Written request :: Please swap "camera" for "lens" in the data, from the line with "What is the distance between" through the end, and return only those lines with everything else left unchanged.

"""

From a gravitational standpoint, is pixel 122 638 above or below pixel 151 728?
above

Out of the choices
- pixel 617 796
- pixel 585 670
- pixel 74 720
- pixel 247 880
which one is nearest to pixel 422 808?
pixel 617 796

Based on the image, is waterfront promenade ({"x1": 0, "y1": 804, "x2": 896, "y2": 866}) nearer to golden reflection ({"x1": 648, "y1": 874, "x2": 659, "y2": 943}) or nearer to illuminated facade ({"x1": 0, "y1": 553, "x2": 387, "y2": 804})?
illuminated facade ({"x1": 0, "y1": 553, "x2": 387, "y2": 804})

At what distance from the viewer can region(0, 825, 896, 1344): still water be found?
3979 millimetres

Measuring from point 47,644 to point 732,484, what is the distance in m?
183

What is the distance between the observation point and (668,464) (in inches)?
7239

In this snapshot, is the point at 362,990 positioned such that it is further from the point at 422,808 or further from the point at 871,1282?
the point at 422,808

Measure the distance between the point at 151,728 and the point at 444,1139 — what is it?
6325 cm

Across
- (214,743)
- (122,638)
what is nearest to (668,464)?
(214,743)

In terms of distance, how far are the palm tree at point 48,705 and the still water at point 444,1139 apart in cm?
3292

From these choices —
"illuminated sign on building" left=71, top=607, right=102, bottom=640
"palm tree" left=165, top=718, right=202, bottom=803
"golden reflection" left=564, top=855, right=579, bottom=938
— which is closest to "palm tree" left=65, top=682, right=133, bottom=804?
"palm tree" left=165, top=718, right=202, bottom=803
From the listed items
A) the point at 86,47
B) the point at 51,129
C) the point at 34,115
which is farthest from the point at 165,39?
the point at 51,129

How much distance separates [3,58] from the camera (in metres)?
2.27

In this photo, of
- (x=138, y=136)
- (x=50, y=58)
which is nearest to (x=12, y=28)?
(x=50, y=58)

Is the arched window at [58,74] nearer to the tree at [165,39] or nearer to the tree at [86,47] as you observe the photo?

"""

Finished answer ::
What is the distance between the observation point and (668,464) (in inches)?
7239

In this snapshot, is the point at 362,990 positioned such that it is further from the point at 422,808 or further from the point at 871,1282?
the point at 422,808

Measure the distance between the point at 151,728 and the point at 444,1139 — what is it?
6325 cm

Across
- (214,743)
- (122,638)
what is nearest to (668,464)?
(214,743)

In terms of distance, how far are the palm tree at point 48,705 and the still water at point 444,1139 apart in cm?
3292

From these choices —
"illuminated sign on building" left=71, top=607, right=102, bottom=640
"palm tree" left=165, top=718, right=202, bottom=803
"golden reflection" left=564, top=855, right=579, bottom=938
— which is closest to "palm tree" left=65, top=682, right=133, bottom=804?
"palm tree" left=165, top=718, right=202, bottom=803
From the listed items
A) the point at 86,47
B) the point at 51,129
C) the point at 34,115
which is farthest from the point at 165,39?
the point at 51,129

How much distance separates [3,58] from the lens (in metres)?
2.27

In this photo, of
- (x=138, y=136)
- (x=50, y=58)
which is nearest to (x=12, y=28)?
(x=50, y=58)

Is the arched window at [58,74] nearer to the tree at [165,39] or nearer to the tree at [86,47] as you observe the photo?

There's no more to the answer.